• **What to work on**: Begin at the line containing "How far from the camera's" and continue through the end of the records. Rewrite only those lines, swapping every "cabinet handle" for "drawer knob" and leaving everything else untouched.

• **Material provided**:
- - - - - - -

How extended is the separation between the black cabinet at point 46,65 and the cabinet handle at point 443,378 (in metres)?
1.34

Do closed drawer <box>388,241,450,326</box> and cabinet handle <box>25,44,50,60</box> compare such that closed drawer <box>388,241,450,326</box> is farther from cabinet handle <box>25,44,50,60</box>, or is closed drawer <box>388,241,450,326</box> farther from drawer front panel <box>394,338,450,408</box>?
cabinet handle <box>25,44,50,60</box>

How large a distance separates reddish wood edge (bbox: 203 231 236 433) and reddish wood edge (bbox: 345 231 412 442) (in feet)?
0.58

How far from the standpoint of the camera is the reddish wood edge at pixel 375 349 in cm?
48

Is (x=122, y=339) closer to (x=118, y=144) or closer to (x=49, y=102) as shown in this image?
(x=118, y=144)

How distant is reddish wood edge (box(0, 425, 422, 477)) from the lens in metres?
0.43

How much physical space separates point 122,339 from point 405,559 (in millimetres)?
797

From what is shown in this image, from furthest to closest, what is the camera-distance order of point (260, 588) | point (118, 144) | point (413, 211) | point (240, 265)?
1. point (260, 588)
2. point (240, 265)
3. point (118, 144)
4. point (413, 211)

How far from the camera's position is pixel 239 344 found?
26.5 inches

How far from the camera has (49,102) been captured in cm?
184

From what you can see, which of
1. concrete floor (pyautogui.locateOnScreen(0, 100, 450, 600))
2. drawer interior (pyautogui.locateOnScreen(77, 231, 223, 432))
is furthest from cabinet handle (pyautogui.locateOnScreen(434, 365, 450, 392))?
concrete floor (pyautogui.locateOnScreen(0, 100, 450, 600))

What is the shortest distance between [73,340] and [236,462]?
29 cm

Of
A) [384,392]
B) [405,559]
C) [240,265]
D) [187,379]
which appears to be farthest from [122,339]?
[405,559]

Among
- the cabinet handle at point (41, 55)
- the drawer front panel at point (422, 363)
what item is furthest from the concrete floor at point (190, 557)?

- - - - - - -

• **Final answer**:
How far from the camera's position is pixel 239 344 found?
26.5 inches

How far from the camera has (49,102) been captured in cm?
184

From what you can see, which of
1. concrete floor (pyautogui.locateOnScreen(0, 100, 450, 600))
2. drawer interior (pyautogui.locateOnScreen(77, 231, 223, 432))
is furthest from drawer knob (pyautogui.locateOnScreen(434, 365, 450, 392))?
concrete floor (pyautogui.locateOnScreen(0, 100, 450, 600))

What is the shortest distance between [73,340] and [236,462]?
29 cm

Of
A) [384,392]
B) [405,559]
C) [240,265]
D) [187,379]
which appears to be farthest from [122,339]?
[405,559]

Among
- the drawer knob at point (41, 55)
- the drawer front panel at point (422, 363)
what item is furthest from the concrete floor at point (190, 557)?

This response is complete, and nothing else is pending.